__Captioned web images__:
□ □ □ □ □ □ □

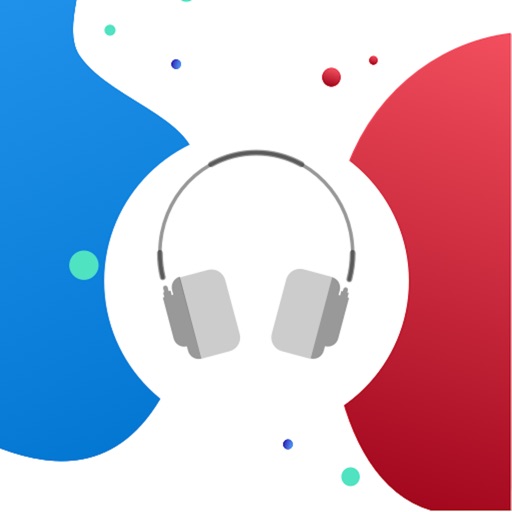 Find Headphones and BLE Device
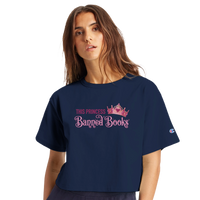 Load image into Gallery viewer, 703276c4-9bf3-4de0-92b6-29b973858cdd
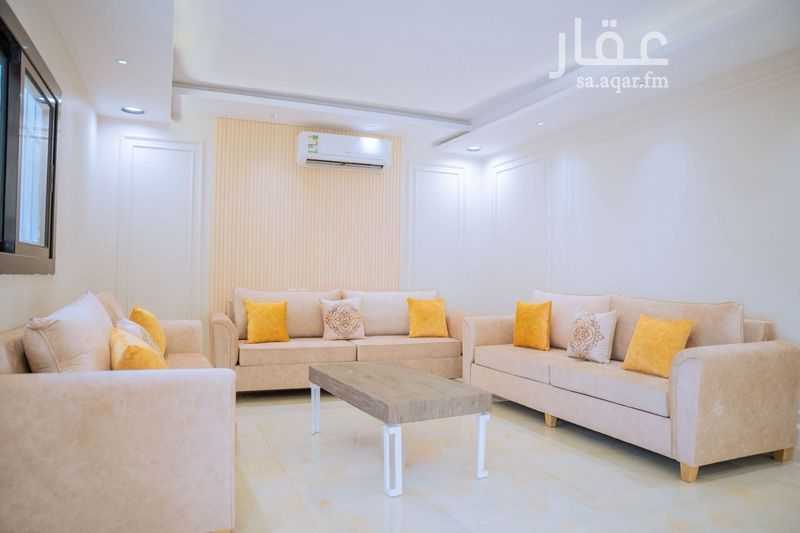 3 bedroom villa in Al Rehab, Qassim Region 8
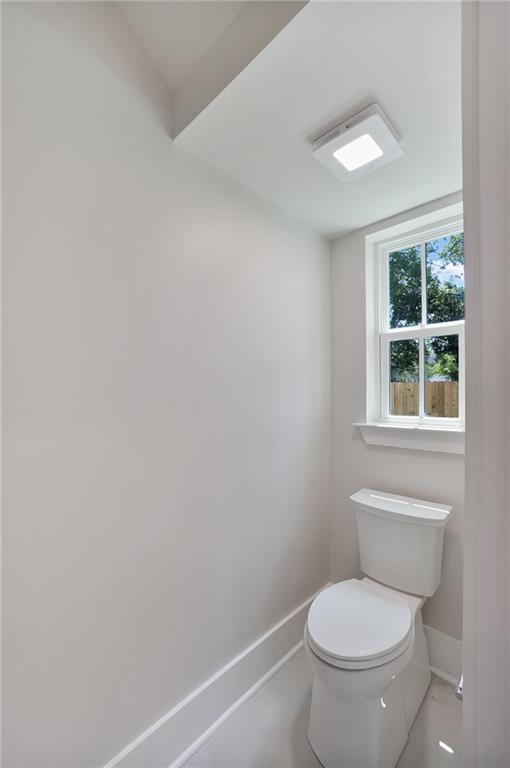 218 North Jackson Street Covington, LA 70433 - Photo 6 of 16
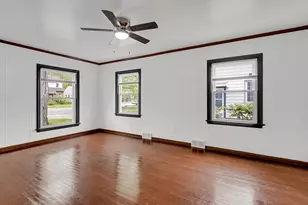 4647 Harrison St, Gary, IN 46408 - Photo 8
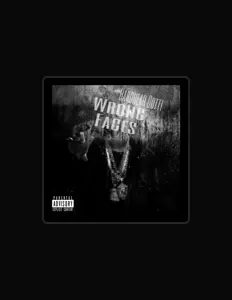 Ascolta Hardhead Gotti, guarda video musicali, leggi la biografia, vedi le date del tour & altro!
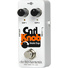 Electro-Harmonix Cntl Knob Static Expression Pedal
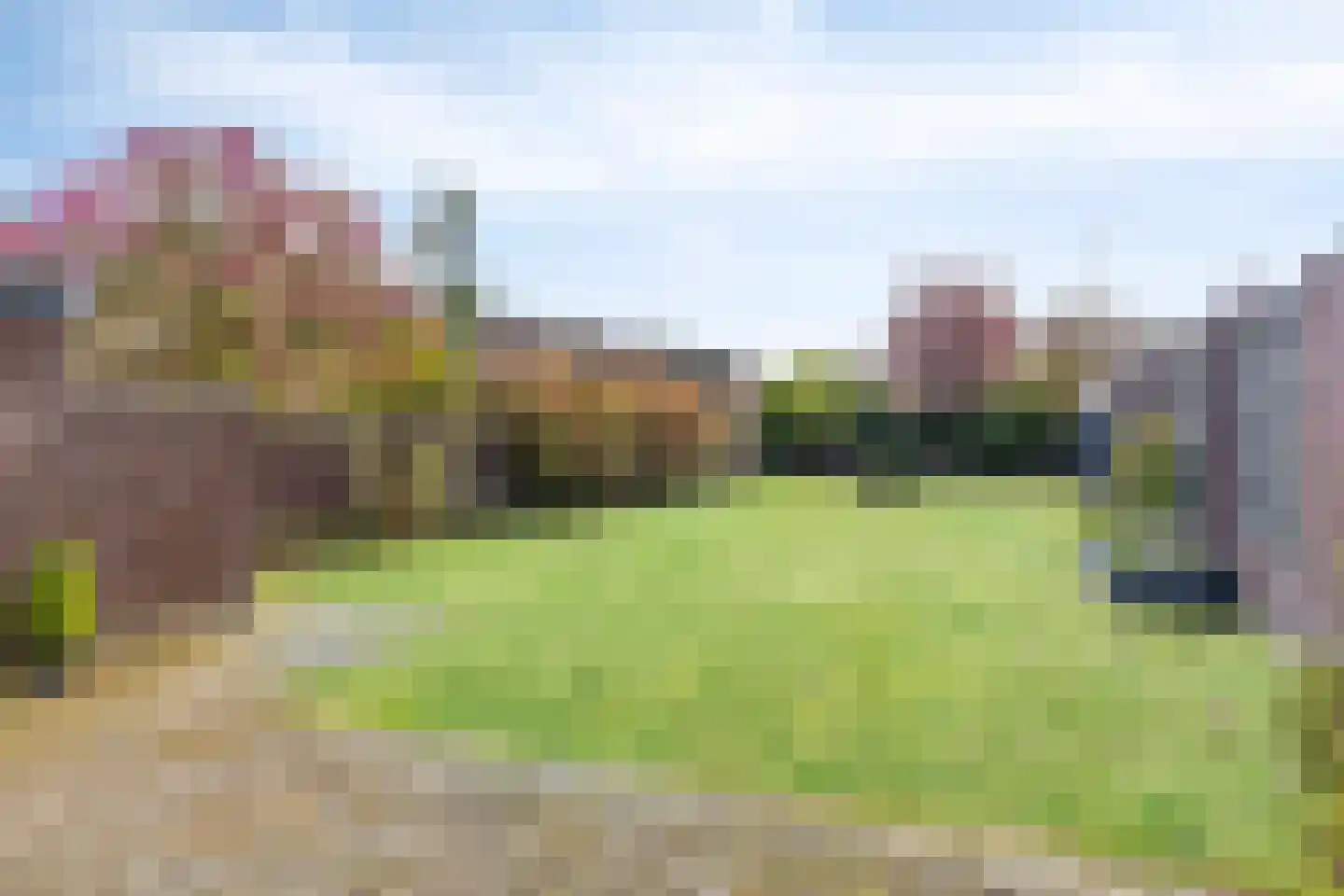 Kapelstraat 64 Veghel thumbnail 31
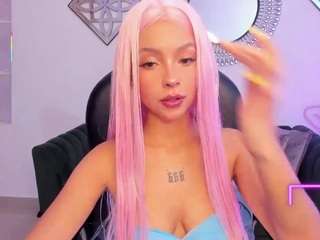 honey-taylor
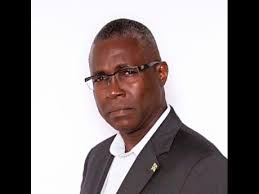 Fight for JLP ticket in Clarendon North Western, Manchester Southern goes  to delegates March 16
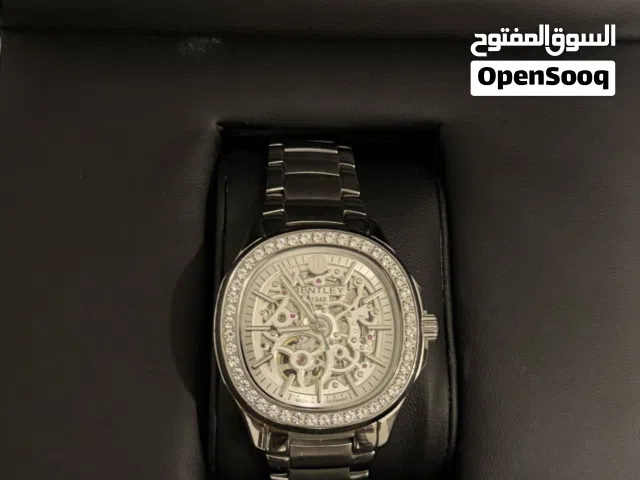 Automatic Others watches  for sale in Muscat
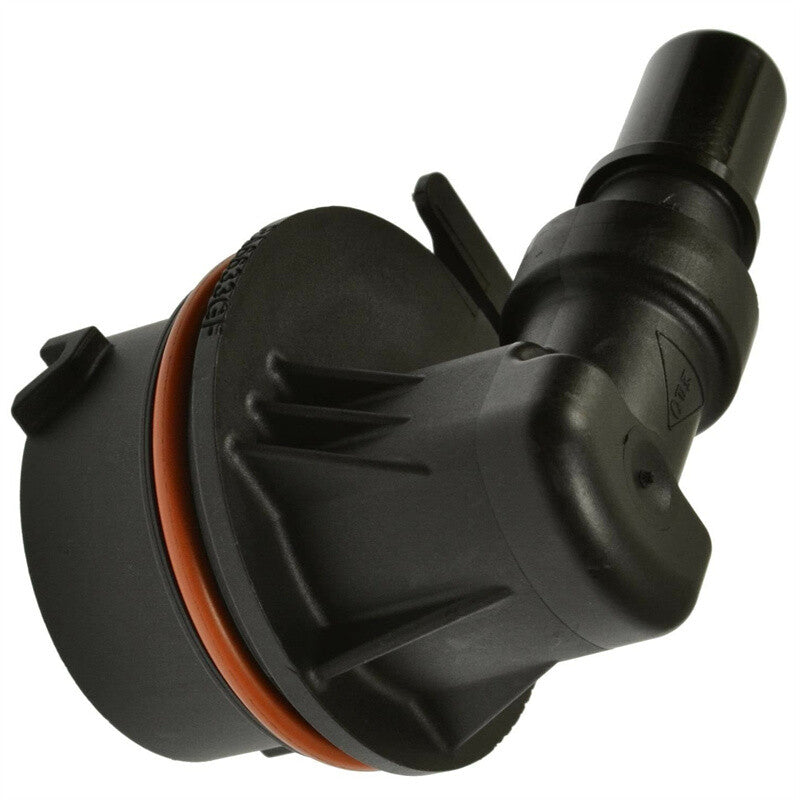 68210345AC PCV Exhaust Valve For Grand Cherokee for Wrangler for Pacifica 3.6L V6 16-20
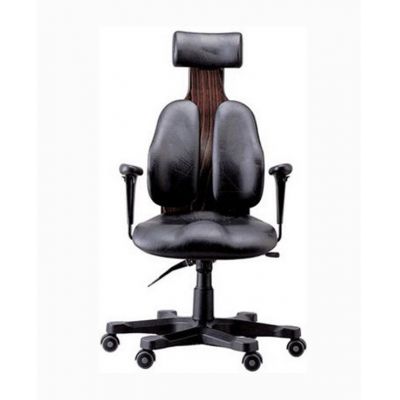   Duorest Executive hair DR-140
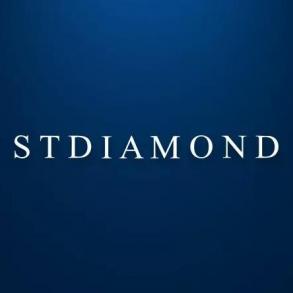 Ювелирный бренд STDIAMOND
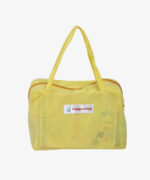 Rangometry - Geometrical, Creative Toy for Creative, Imaginative Learning and Skill Development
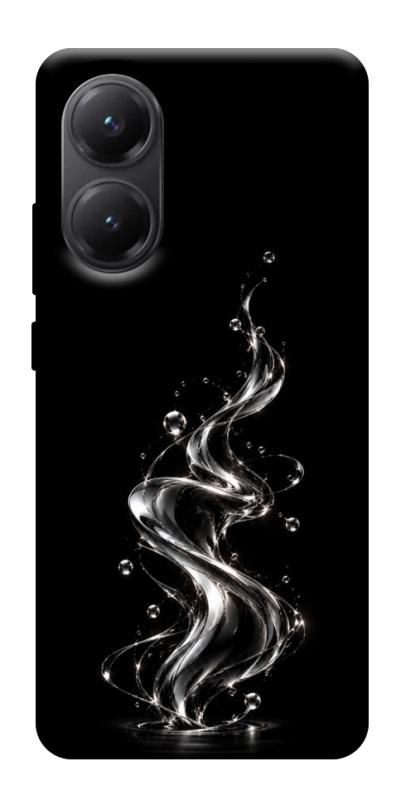 Чехол itsPrint Абстракція для Xiaomi Poco X7 Pro, armored, купить оптом с доставкой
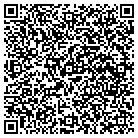 QR code with Executive Health Resources contacts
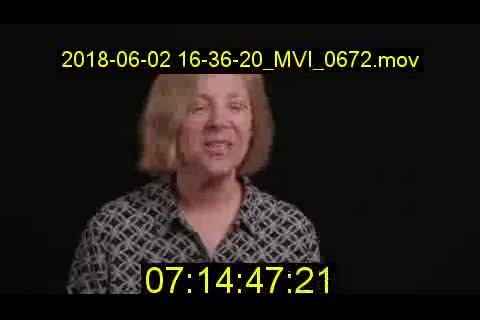 media 309277 thumbnail image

□ □ □ □ □ □ □

__About this exercise__: Copy the text of every record above word for word, and leave the pictures out.

__Answer box__:
 Find Headphones and BLE Device
 Load image into Gallery viewer, 703276c4-9bf3-4de0-92b6-29b973858cdd
 3 bedroom villa in Al Rehab, Qassim Region 8
 218 North Jackson Street Covington, LA 70433 - Photo 6 of 16
 4647 Harrison St, Gary, IN 46408 - Photo 8
 Ascolta Hardhead Gotti, guarda video musicali, leggi la biografia, vedi le date del tour & altro!
 Electro-Harmonix Cntl Knob Static Expression Pedal
 Kapelstraat 64 Veghel thumbnail 31
 honey-taylor
 Fight for JLP ticket in Clarendon North Western, Manchester Southern goes  to delegates March 16
 Automatic Others watches  for sale in Muscat
 68210345AC PCV Exhaust Valve For Grand Cherokee for Wrangler for Pacifica 3.6L V6 16-20
   Duorest Executive hair DR-140
 Ювелирный бренд STDIAMOND
 Rangometry - Geometrical, Creative Toy for Creative, Imaginative Learning and Skill Development
 Чехол itsPrint Абстракція для Xiaomi Poco X7 Pro, armored, купить оптом с доставкой
 QR code with Executive Health Resources contacts
 media 309277 thumbnail image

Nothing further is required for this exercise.